Für alle, die es noch nicht mitbekommen haben: Der V8 stirbt aus. Wirklich? Zumindest in Oberklasse-SUV wie dem Audi Q7 und dem eng verwandten Cayenne erlebt das vermeintliche Alteisen gerade seine Renaissance.
Bei Porsche markiert der Achtzylinder im Cayenne – der durchaus nicht als neue Generation, sondern als umfangreiches Facelift gesehen werden darf – als GTS nun den stärksten reinen Verbrenner in der Alten Welt. Mehr Leistung gäbe es beim GT, doch der wird dank Euro 7 derzeit nur noch im Land von Onkel Donald vertrieben. Oder wie heißt das Clowns-Maskottchen der Fast-Food-Kette mit "M"? Ein schlechter Witz ist auch, dass es mehr Power in den Porsche-SUV für Europa nur in Verbindung mit einer Steckdose gibt. Ähnlich verhält es sich bei Audi: Der S bildet die verbrennungsmotorische Speerspitze des Q7. Statt wie früher einen TDI besitzt der schnelle Q einen in der Leistung abgespeckten 4,0-Liter-TFSI. Im RS leistet er bis zu 640 PS, ist allerdings nur im Coupéartigeren Q8-Bruder zu haben.
Begnügen wir uns also jeweils mit "nur" rund 500 PS. Dabei ähneln sich die Grundmotoren der ungleich-gleichen Konzerngeschwister zwar in vielen Punkten, unterscheiden sich jedoch bei näherer Betrachtung: So versammelt der Audi mit 770 Nm bei 2.000 Touren volle 110 Nm mehr als der Porsche. Doch das sind nur Zahlen, oder? Nun, subjektiv schiebt tatsächlich der GTS vehementer. Objektiv ziehen wir das Drehmomentplus gerne als Erklärungsansatz für die besseren Beschleunigungswerte heran: Der SQ7 spannt via Launch Control Allradantrieb und Drehzahl vor, reißt die Klappen der Abgasanlage voll auf und pulverisiert in glatten vier Sekunden erst die 0–100-Werksangabe und dann die Längsdynamikträume des Porsche. Doch damit nicht genug: Bis Tempo 200 baut der Audi den Vorsprung auf eine glatte Sekunde aus. Erst der Vmax-Begrenzer stoppt den SQ7 bei 250 km/h, während der GTS 275 km/h läuft. In dieser Fahrzeugklasse reden wir lieber von hohem Reisetempo. So unterstützt der große Audi-SUV bis zu seinem Topspeed zuverlässig mit Lenk- und Abstandsregelung, erkennt aber längst nicht immer alle Tempolimits fehlerfrei.

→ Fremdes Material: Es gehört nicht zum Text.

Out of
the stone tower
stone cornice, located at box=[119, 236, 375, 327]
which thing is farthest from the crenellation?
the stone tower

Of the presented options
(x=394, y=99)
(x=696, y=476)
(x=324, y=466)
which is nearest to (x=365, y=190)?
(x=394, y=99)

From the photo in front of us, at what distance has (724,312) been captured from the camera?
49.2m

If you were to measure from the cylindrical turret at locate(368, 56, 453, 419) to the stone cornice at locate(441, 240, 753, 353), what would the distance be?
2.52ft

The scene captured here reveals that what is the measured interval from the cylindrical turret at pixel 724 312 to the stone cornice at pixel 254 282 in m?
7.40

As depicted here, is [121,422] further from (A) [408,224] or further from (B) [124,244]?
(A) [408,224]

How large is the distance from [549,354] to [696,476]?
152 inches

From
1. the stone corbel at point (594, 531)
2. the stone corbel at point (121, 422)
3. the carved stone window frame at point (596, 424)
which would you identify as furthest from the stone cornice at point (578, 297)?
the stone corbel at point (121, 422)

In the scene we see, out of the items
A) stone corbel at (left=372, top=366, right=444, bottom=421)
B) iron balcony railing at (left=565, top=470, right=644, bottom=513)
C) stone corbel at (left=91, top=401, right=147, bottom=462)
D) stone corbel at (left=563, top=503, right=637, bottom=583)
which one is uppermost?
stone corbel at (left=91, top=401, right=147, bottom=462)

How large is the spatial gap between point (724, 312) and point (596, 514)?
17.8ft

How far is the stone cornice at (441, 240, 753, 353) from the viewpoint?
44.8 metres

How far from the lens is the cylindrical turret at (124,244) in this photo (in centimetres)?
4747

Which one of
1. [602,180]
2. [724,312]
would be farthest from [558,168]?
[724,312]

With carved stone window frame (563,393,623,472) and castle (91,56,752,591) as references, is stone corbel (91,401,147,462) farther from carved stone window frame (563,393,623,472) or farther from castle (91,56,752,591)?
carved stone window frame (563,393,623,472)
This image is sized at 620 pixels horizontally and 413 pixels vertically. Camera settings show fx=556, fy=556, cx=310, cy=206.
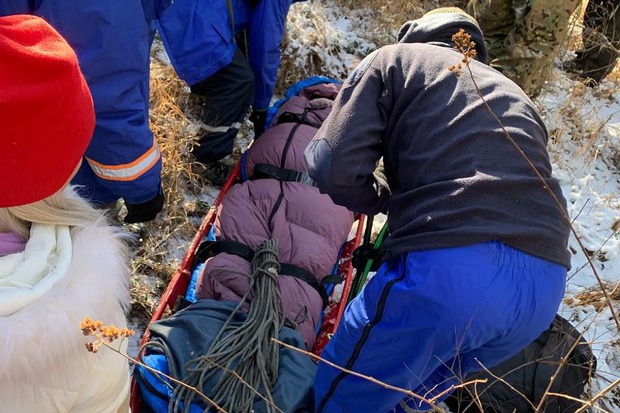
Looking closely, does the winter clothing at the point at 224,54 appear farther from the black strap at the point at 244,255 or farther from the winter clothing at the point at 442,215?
the winter clothing at the point at 442,215

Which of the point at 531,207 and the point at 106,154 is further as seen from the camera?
the point at 106,154

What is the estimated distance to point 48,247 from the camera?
3.99ft

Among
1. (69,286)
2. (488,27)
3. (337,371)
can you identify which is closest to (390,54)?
(337,371)

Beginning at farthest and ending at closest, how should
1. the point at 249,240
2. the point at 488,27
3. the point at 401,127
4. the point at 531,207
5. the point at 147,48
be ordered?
the point at 488,27, the point at 249,240, the point at 147,48, the point at 401,127, the point at 531,207

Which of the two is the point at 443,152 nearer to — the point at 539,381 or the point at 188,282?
the point at 539,381

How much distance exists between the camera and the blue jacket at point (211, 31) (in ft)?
9.21

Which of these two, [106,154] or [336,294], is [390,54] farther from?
[336,294]

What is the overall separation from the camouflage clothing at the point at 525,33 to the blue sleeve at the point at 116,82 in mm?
2559

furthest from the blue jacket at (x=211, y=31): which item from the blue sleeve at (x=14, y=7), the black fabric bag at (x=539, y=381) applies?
the black fabric bag at (x=539, y=381)

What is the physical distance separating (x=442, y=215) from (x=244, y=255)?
3.64 feet

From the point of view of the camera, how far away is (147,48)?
2020 millimetres

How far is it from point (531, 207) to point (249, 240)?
131cm

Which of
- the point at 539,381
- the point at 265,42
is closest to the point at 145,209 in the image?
the point at 265,42

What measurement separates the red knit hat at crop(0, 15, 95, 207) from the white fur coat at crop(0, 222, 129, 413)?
129 mm
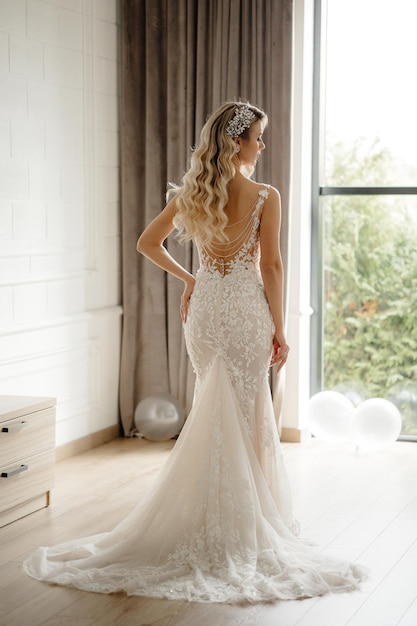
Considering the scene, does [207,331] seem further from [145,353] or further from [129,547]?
[145,353]

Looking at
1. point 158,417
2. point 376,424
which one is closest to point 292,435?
point 376,424

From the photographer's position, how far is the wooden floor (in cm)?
308

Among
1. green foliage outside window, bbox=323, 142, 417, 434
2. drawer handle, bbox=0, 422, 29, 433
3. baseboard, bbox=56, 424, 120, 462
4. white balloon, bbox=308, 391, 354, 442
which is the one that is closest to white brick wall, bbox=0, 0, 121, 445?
baseboard, bbox=56, 424, 120, 462

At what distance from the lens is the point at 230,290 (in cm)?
373

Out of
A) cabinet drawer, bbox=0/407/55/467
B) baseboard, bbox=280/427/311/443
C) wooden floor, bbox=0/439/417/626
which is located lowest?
wooden floor, bbox=0/439/417/626

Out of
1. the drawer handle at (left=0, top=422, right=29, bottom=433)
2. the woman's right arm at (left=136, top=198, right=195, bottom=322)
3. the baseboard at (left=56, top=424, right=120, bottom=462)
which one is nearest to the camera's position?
the woman's right arm at (left=136, top=198, right=195, bottom=322)

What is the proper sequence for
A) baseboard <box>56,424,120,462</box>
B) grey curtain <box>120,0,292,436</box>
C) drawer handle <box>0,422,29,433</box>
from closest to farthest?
drawer handle <box>0,422,29,433</box> < baseboard <box>56,424,120,462</box> < grey curtain <box>120,0,292,436</box>

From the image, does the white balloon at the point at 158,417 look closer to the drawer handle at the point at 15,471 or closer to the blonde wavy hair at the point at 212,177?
the drawer handle at the point at 15,471

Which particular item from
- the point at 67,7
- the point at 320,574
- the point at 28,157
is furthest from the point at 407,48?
the point at 320,574

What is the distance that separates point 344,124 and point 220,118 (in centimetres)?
249

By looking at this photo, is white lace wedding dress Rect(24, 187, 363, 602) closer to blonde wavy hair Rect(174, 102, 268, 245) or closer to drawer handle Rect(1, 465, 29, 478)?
blonde wavy hair Rect(174, 102, 268, 245)

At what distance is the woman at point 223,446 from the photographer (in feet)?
11.1

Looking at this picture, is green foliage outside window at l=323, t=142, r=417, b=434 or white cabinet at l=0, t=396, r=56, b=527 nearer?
white cabinet at l=0, t=396, r=56, b=527

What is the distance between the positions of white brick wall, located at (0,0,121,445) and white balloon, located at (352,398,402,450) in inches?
60.0
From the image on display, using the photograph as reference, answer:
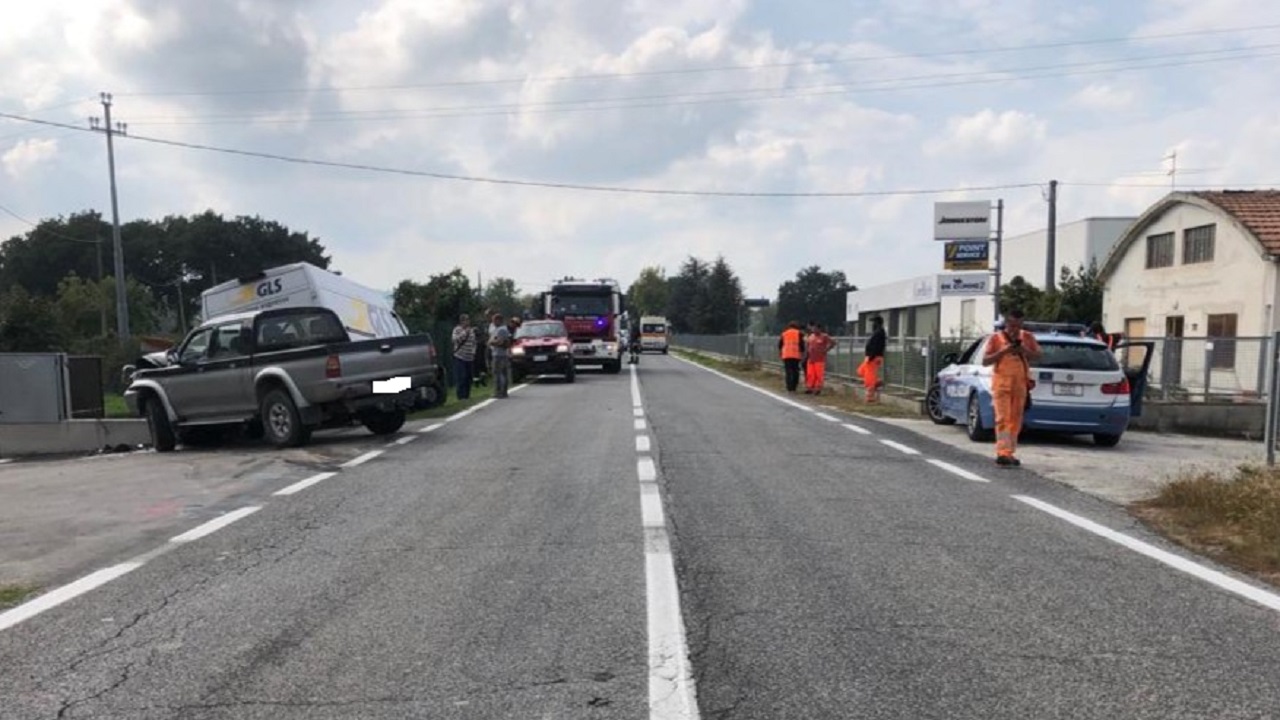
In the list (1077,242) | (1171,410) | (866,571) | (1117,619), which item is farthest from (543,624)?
(1077,242)

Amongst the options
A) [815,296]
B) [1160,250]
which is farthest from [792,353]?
[815,296]

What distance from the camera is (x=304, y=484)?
9.73 metres

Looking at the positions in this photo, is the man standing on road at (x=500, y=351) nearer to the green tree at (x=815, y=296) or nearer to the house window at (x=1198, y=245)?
the house window at (x=1198, y=245)

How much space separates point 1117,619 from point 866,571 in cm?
142

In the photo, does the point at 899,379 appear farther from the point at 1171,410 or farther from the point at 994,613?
the point at 994,613

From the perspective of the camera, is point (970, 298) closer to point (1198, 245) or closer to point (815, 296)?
point (1198, 245)

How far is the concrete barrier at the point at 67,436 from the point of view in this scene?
17.2 meters

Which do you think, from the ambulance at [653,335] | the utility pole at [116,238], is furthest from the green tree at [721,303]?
the utility pole at [116,238]

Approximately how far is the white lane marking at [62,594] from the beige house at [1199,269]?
86.6 ft

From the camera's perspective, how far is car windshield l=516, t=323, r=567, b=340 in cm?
2866

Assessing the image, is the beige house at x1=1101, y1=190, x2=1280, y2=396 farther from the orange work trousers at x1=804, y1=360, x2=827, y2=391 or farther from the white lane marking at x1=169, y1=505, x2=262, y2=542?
the white lane marking at x1=169, y1=505, x2=262, y2=542

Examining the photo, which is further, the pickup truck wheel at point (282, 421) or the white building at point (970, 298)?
the white building at point (970, 298)

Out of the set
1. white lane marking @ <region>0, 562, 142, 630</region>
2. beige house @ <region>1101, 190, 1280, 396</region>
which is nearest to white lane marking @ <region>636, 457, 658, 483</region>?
white lane marking @ <region>0, 562, 142, 630</region>

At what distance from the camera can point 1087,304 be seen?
1646 inches
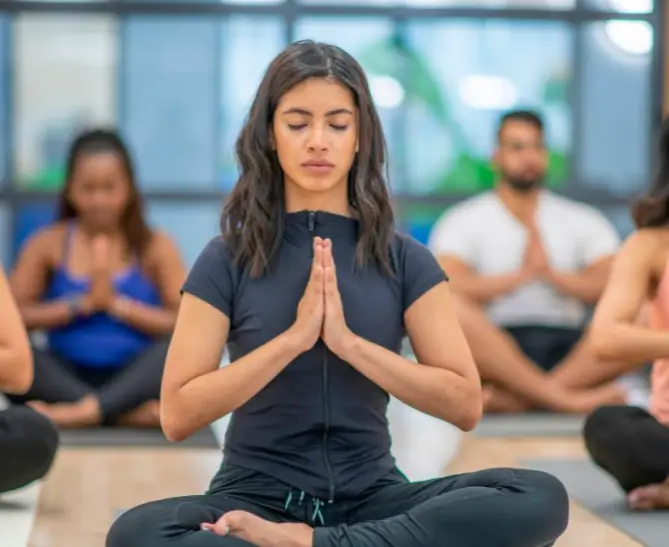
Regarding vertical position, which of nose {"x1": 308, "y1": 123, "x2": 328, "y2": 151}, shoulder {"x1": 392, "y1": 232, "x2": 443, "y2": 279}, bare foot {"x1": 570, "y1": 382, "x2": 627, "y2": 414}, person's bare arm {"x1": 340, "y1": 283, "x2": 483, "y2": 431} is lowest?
bare foot {"x1": 570, "y1": 382, "x2": 627, "y2": 414}

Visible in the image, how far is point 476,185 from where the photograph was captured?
737cm

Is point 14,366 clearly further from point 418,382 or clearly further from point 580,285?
point 580,285

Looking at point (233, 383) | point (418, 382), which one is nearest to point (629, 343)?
point (418, 382)

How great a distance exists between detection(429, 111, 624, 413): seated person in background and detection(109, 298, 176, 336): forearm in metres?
1.07

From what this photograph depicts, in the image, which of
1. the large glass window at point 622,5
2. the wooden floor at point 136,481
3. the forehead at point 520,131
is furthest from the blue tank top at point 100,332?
the large glass window at point 622,5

Wer noch mehr Material und Personal möglichst variabel und schnell transportieren möchte, der greift zum SQ7.
Teuer-Gesetzgebung
Ja, das kann schnell teuer werden. Wobei beide in der Oberliga spielen, deren Eintrittskarte Audi laut Konfigurator für 114.000 Euro hergibt, während Händler gerade oft ein Viertel des Kaufpreises erlassen. So können Sie sich, wie im Falle des Testwagens, noch Extras fast im Wert eines Audi A3 leisten. Abgehoben? Nun, selbst dann landen Sie mit rund 140.000 Euro dort, wo der Grundpreis des Cayenne GTS startet. Dessen Testwagenpreis gipfelt bei fast 175.000 Euro und ließe sich immer weiter in die Höhe treiben, je länger man sich in der Individualabteilung umguckt.
Rabatte? Fehlanzeige. Dabei ist Sparsamkeit doch eigentlich die Stärke der Schwaben, oder? Nun, das hat der Motorenabteilung in Zuffenhausen wohl keiner ins Lastenheft diktiert. Im Testschnitt liegt der GTS mit 12,4 l/100 km nicht nur deutlich im zweistelligen Bereich, sondern auch fast einen Liter über Audi-Niveau. Klar, Porsche stellt beim erneuerten V8-Cayenne von Twin- auf Monoscroll-Turbolader um, installiert elektrisch gesteuerte Wastegates, erhöht den Einspritzdruck auf 350 bar und baut eine zweistufige Ventilhubumschaltung ein. Damit ist der GTS sparsamer als zuvor, aber nicht spaßärmer: Ein Druck auf den Sport-Response-Knopf, und der V8 ist für 20 Sekunden voll bei der Musik. Bei Porsche haben sie dieses Feature nicht erst seit dem Formel-E-Engagement im Programm, nur sorgt hier eben kein Vitamin E für den Extrapunch. Warum auch? Der Biturbo dreht fast wie ein Sauger linear bis 7.000 Touren und brüllt eine Oktave tiefer.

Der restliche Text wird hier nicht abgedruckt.